Même constat pour son collègue Ashraf, qui a demandé la citoyenneté israélienne dans les années 90, pour “faciliter son travail”. Ses allers-retours journaliers à Ramallah et dans les collines de la Cisjordanie ne lui donnent pas envie de prendre, un jour, la citoyenneté palestinienne: “Les gens là-bas sont plus pauvres qu’à Jérusalem. Ils ne reçoivent aucune aide. Vu les sommes que l’Autorité palestinienne reçoit de l’étranger, les habitants devraient être millionnaires”, souligne-t-il d’un ton ironique, “Mais c’est loin d’être le cas, le pouvoir ne redistribue rien”.

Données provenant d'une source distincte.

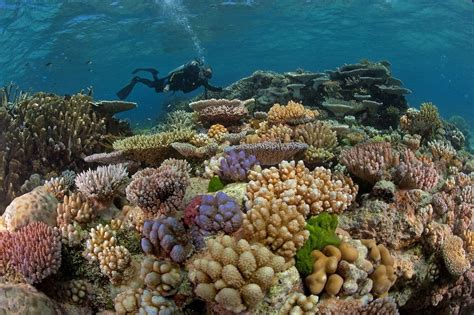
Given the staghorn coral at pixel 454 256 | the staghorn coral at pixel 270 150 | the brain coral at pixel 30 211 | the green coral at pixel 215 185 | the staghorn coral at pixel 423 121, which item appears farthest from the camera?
the staghorn coral at pixel 423 121

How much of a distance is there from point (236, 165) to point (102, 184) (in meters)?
1.86

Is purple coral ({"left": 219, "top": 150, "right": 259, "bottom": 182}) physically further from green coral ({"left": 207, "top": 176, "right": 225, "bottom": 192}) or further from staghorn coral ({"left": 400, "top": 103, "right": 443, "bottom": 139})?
staghorn coral ({"left": 400, "top": 103, "right": 443, "bottom": 139})

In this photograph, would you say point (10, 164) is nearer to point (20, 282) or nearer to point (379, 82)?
point (20, 282)

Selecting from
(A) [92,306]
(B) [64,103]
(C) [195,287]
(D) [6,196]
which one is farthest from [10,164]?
(C) [195,287]

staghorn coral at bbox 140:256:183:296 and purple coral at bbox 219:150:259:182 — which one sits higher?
purple coral at bbox 219:150:259:182

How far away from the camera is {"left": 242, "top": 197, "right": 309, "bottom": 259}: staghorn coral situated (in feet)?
11.8

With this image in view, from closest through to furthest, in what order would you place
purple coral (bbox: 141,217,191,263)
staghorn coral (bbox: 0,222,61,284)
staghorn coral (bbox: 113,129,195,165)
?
purple coral (bbox: 141,217,191,263) → staghorn coral (bbox: 0,222,61,284) → staghorn coral (bbox: 113,129,195,165)

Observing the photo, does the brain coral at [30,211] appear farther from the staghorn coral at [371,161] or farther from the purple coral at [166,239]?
the staghorn coral at [371,161]

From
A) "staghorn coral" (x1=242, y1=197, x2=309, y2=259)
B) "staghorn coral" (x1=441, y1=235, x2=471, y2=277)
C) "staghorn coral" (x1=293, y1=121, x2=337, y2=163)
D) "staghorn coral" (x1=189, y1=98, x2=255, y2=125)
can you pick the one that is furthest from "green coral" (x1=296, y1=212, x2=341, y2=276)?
"staghorn coral" (x1=189, y1=98, x2=255, y2=125)

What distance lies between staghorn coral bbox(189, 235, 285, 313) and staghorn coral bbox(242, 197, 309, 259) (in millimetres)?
243

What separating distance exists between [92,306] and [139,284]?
794mm

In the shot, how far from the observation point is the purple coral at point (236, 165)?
4.87m

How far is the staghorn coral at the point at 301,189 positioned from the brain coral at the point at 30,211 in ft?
9.03

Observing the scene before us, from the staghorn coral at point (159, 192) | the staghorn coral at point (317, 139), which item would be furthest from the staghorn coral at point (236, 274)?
the staghorn coral at point (317, 139)
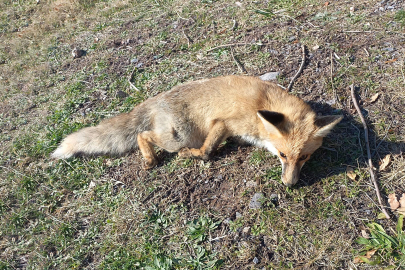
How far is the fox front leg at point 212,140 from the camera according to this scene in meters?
5.23

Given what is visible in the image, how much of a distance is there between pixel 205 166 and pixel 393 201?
2.76 metres

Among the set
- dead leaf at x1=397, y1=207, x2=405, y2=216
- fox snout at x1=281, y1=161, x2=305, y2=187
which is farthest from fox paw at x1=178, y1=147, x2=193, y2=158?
dead leaf at x1=397, y1=207, x2=405, y2=216

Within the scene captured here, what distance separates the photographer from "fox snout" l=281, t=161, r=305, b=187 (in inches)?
174

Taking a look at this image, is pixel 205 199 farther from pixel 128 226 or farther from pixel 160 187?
pixel 128 226

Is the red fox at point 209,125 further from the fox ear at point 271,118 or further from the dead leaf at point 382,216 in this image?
the dead leaf at point 382,216

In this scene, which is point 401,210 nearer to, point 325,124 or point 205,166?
point 325,124

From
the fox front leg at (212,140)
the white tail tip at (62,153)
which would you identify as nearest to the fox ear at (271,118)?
the fox front leg at (212,140)

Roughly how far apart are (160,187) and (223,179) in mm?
1041

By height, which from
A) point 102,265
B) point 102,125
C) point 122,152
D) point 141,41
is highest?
point 141,41

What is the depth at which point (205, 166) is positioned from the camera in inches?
207

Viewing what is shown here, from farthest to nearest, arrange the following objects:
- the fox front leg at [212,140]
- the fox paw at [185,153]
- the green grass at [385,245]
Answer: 1. the fox paw at [185,153]
2. the fox front leg at [212,140]
3. the green grass at [385,245]

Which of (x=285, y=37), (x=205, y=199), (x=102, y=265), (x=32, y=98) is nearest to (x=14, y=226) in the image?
(x=102, y=265)

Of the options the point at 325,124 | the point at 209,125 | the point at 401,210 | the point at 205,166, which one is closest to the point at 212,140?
the point at 209,125

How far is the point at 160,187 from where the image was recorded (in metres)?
5.07
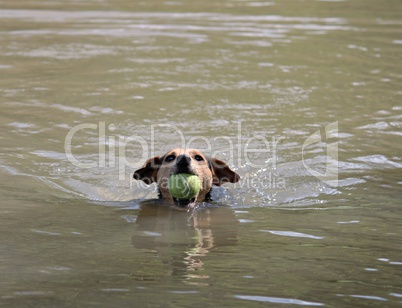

Pour certains, cette lassitude pourrait déboucher sur un mouvement populaire à l’image de la Tunisie. Mais pour l’analyste politique Mahdi Abdoul Hadi, le soulèvement palestinien post-PaliLeaks n’est pas pour demain: “À Jénine et Naplouse, la population est choquée par les révélations d’Al-Jazira qui montrent les énormes faiblesses de l’Autorité palestinienne. Mais à Ramallah, le pouvoir tient la rue d’une main de fer. La culture de la peur est encore bien ancrée”, explique-t-il.
Risque de soulèvement anti-Abbas ou non, tout le monde est d’accord sur un point: les documents secrets d’Al-Jazira sonnent, en tout cas, le glas des négociations.
“C’est la dernière torpille en direction d’un processus moribond depuis longtemps. Il a perdu le peu de crédibilité qu’il lui restait. On referme le dossier et on passe à autre chose.”